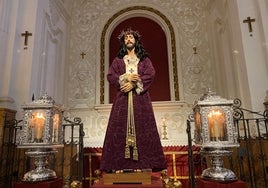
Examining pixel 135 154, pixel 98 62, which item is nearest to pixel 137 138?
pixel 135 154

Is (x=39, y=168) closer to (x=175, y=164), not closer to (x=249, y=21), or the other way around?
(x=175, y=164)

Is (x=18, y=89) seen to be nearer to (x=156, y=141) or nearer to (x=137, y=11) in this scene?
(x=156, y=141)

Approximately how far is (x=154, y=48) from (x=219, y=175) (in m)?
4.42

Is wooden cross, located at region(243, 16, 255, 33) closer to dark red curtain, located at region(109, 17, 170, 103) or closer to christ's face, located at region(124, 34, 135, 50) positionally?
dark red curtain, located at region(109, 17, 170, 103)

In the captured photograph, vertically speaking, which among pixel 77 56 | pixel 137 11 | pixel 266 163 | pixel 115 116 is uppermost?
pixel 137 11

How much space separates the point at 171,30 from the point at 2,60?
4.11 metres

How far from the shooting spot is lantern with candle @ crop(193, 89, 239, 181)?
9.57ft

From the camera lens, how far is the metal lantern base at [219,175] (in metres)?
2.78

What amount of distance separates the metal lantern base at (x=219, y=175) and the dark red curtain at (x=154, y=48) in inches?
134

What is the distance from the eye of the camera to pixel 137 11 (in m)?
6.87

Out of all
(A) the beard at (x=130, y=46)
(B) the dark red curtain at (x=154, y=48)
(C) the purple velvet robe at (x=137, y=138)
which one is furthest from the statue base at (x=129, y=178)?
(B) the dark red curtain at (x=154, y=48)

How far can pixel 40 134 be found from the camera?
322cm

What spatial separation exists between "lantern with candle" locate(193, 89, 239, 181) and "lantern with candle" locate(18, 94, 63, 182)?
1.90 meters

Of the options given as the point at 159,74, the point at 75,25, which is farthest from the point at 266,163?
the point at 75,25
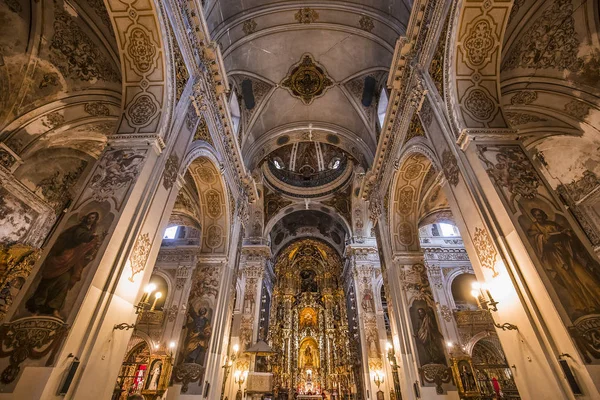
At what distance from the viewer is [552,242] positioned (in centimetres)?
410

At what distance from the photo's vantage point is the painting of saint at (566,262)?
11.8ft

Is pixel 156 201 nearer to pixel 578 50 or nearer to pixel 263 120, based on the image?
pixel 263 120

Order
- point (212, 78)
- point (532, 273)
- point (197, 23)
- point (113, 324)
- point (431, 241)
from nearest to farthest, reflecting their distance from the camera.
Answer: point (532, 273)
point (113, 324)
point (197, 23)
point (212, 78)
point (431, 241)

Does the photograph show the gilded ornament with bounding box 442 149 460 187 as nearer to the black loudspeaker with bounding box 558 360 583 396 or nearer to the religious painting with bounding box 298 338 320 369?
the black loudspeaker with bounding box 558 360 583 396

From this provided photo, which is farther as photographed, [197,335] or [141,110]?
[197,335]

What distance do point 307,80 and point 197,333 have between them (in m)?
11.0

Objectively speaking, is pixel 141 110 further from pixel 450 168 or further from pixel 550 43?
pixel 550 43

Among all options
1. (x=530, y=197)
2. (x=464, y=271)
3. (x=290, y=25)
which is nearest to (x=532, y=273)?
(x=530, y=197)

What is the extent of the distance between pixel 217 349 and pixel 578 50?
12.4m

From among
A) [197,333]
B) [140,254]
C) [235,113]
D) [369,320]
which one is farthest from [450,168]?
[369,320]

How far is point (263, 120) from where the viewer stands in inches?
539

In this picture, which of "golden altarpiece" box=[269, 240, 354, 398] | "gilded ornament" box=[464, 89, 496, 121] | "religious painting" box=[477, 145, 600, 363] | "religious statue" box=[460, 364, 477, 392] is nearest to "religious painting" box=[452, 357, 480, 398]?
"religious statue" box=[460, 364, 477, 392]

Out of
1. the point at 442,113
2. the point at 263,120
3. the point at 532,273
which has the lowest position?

────────────────────────────────────────

■ STATED TASK
Repeat exactly the lines from the one containing "Of the options" through the last line of the records above, both included, and leave out the pictures.

■ TASK SOLUTION
Of the options given as the point at 159,74, the point at 75,25, which is farthest from the point at 266,163?
the point at 75,25
At what distance from the viewer is [552,242] positioned (in centimetres)?
410

At what distance from the photo's vantage point is the painting of saint at (566,262)?
11.8ft

Is pixel 156 201 nearer to pixel 578 50 or nearer to pixel 263 120, based on the image?
pixel 263 120

Order
- point (212, 78)
- point (532, 273)
- point (197, 23)
- point (113, 324)
- point (431, 241)
from nearest to farthest, reflecting their distance from the camera.
Answer: point (532, 273)
point (113, 324)
point (197, 23)
point (212, 78)
point (431, 241)

Does the photograph show the gilded ornament with bounding box 442 149 460 187 as nearer to the black loudspeaker with bounding box 558 360 583 396 or nearer to the religious painting with bounding box 298 338 320 369?
the black loudspeaker with bounding box 558 360 583 396

From this provided photo, which is farther as photographed, [197,335] or [141,110]?
[197,335]

What distance do point 307,80 and point 197,333 have between them (in m)?
11.0

Objectively speaking, is pixel 141 110 further from pixel 450 168 or further from pixel 550 43?
pixel 550 43

Among all options
1. (x=530, y=197)
2. (x=464, y=271)
3. (x=290, y=25)
which is nearest to (x=532, y=273)?
(x=530, y=197)

What is the extent of the distance between pixel 217 349 and pixel 578 50?
12.4m

From among
A) [197,333]
B) [140,254]
C) [235,113]
D) [369,320]
which one is farthest from [450,168]?
[369,320]

How far is point (263, 120) from where the viewer stands in inches?
539

In this picture, which of "golden altarpiece" box=[269, 240, 354, 398] | "gilded ornament" box=[464, 89, 496, 121] | "religious painting" box=[477, 145, 600, 363] | "religious statue" box=[460, 364, 477, 392] is nearest to "religious painting" box=[452, 357, 480, 398]?
"religious statue" box=[460, 364, 477, 392]

Out of
1. the point at 442,113
2. the point at 263,120
3. the point at 532,273
which has the lowest position?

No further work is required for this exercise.